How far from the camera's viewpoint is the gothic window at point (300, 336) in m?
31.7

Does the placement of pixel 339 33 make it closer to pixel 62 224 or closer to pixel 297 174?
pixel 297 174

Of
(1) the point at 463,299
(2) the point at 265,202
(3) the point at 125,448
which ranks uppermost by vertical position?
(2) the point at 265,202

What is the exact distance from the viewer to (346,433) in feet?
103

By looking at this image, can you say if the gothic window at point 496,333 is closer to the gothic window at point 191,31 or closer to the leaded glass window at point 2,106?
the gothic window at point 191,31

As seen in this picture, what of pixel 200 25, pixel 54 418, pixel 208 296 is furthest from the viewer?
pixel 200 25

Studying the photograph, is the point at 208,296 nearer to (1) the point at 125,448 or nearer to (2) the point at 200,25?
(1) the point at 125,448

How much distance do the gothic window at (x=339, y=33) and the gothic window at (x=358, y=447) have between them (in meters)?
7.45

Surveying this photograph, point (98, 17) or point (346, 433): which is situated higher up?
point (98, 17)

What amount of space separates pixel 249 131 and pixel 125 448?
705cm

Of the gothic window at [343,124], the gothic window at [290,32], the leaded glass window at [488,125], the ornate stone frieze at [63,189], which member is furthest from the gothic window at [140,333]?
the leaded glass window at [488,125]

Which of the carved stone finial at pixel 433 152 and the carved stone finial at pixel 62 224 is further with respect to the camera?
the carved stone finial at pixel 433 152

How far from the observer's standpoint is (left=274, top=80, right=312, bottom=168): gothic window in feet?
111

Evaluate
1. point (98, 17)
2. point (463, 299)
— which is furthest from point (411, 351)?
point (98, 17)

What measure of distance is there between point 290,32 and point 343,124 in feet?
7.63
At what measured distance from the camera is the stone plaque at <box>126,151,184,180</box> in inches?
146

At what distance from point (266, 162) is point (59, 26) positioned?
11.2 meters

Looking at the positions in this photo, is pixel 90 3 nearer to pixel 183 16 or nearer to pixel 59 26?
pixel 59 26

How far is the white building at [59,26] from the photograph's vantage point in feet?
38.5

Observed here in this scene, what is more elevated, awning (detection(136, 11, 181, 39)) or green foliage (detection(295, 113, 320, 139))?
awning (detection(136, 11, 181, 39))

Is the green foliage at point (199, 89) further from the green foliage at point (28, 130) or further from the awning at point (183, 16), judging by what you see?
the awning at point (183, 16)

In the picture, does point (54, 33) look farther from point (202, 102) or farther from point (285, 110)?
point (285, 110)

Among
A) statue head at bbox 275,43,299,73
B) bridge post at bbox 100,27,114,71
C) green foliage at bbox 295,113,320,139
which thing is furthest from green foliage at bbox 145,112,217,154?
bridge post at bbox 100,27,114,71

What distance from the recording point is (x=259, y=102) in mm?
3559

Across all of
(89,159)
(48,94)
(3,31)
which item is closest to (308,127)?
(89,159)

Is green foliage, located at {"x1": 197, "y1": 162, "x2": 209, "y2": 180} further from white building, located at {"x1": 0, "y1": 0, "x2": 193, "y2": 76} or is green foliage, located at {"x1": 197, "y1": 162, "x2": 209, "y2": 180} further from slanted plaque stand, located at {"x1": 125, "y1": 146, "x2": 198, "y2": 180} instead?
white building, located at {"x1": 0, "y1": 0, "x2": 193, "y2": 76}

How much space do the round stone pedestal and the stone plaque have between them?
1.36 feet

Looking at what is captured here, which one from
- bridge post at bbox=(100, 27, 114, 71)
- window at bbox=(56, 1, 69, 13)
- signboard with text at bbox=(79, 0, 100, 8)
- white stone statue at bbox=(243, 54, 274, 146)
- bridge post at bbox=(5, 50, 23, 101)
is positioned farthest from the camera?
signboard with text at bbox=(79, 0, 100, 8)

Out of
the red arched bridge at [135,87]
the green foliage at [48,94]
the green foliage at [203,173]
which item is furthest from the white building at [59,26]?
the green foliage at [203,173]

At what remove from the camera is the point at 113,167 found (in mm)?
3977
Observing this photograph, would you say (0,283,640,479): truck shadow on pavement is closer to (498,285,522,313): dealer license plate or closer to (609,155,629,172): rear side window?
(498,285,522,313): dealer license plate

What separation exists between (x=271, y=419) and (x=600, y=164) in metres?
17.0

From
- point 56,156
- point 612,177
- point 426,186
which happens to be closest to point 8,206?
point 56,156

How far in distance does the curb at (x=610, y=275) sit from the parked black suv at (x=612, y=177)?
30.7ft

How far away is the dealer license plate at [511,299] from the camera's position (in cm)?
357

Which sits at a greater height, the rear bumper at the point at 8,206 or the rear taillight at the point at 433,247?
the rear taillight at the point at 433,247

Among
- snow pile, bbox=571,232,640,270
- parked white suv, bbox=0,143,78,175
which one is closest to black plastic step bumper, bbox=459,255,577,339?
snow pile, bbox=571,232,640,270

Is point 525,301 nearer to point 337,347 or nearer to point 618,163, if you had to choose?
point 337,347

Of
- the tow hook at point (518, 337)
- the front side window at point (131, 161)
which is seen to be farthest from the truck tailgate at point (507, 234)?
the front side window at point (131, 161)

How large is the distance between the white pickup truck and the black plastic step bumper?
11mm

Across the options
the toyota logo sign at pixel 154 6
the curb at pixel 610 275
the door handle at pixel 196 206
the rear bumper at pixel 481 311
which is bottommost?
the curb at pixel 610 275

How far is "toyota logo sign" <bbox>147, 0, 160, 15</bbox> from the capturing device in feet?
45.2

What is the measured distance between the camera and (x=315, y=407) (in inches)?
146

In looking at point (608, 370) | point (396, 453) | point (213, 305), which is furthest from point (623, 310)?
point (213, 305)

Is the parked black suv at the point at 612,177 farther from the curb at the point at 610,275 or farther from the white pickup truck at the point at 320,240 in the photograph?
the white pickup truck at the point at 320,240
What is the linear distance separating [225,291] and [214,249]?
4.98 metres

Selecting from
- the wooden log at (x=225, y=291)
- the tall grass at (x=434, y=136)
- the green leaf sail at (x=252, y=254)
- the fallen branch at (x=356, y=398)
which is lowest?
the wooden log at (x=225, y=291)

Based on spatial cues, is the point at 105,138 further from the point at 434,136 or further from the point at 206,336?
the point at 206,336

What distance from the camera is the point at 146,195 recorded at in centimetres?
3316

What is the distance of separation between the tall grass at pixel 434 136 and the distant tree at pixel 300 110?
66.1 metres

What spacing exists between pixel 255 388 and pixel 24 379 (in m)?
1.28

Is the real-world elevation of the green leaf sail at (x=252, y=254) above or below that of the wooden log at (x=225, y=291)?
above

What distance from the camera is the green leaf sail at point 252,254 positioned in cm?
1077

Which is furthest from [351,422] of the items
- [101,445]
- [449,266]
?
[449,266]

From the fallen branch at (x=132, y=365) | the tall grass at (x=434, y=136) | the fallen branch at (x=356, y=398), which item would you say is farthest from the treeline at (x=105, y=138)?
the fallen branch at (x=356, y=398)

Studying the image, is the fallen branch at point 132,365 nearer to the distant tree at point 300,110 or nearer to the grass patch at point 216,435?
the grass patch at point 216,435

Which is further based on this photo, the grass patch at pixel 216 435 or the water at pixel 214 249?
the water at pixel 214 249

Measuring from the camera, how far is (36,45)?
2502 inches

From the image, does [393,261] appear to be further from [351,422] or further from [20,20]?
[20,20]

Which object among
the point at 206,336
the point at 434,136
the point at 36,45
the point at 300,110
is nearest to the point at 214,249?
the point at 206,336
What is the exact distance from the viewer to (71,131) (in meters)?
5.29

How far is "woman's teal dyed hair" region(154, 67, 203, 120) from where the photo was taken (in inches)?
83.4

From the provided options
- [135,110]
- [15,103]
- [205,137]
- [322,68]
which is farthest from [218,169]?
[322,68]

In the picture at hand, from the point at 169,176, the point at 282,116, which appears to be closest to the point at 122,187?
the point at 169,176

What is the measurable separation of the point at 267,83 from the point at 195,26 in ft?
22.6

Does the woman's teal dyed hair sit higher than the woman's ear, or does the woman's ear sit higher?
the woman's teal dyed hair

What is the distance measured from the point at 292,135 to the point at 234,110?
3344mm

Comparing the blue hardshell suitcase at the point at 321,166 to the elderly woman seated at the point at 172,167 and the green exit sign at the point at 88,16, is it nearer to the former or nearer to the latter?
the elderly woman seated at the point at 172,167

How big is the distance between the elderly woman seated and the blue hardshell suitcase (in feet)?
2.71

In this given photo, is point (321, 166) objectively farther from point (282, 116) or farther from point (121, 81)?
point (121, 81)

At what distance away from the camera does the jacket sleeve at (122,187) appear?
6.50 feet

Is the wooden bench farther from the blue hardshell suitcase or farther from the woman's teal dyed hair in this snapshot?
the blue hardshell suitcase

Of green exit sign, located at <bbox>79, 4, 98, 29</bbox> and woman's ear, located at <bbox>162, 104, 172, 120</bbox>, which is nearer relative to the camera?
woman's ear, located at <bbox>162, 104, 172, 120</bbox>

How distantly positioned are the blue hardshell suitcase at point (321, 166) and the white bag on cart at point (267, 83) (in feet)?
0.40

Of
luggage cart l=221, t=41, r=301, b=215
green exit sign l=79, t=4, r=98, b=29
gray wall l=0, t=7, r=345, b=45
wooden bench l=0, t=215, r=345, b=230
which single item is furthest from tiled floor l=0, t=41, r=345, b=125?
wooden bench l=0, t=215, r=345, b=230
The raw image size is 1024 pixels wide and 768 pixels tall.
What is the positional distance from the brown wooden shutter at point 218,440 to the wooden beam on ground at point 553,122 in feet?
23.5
- - -
From the "What is the measurable" line to the close of the listing, restate each line word for word.

What is the measurable separation of the point at 267,83 from the point at 195,26 in ft?
22.6

Does the woman's teal dyed hair sit higher than the woman's ear, or does the woman's ear sit higher?
the woman's teal dyed hair

What is the distance measured from the point at 292,135 to the point at 234,110?
3344mm

Comparing the blue hardshell suitcase at the point at 321,166 to the elderly woman seated at the point at 172,167 and the green exit sign at the point at 88,16, is it nearer to the former or nearer to the latter?
the elderly woman seated at the point at 172,167

How big is the distance between the elderly woman seated and the blue hardshell suitcase (in feet)?
2.71

In this given photo, is point (321, 166) objectively farther from point (282, 116) or farther from point (121, 81)?
point (121, 81)

At what distance away from the camera does the jacket sleeve at (122,187) appear?
6.50 feet

Is the wooden bench farther from the blue hardshell suitcase or farther from the woman's teal dyed hair in this snapshot?
the blue hardshell suitcase

Of green exit sign, located at <bbox>79, 4, 98, 29</bbox> and woman's ear, located at <bbox>162, 104, 172, 120</bbox>, which is nearer relative to the camera?
woman's ear, located at <bbox>162, 104, 172, 120</bbox>

How distantly positioned are the blue hardshell suitcase at point (321, 166) and the white bag on cart at point (267, 83) (in feet)?
0.40

Of
luggage cart l=221, t=41, r=301, b=215
green exit sign l=79, t=4, r=98, b=29
gray wall l=0, t=7, r=345, b=45
wooden bench l=0, t=215, r=345, b=230
which single item is furthest from tiled floor l=0, t=41, r=345, b=125?
wooden bench l=0, t=215, r=345, b=230
The raw image size is 1024 pixels wide and 768 pixels tall.
What is the positional distance from the brown wooden shutter at point 218,440 to the wooden beam on ground at point 553,122 in feet?
23.5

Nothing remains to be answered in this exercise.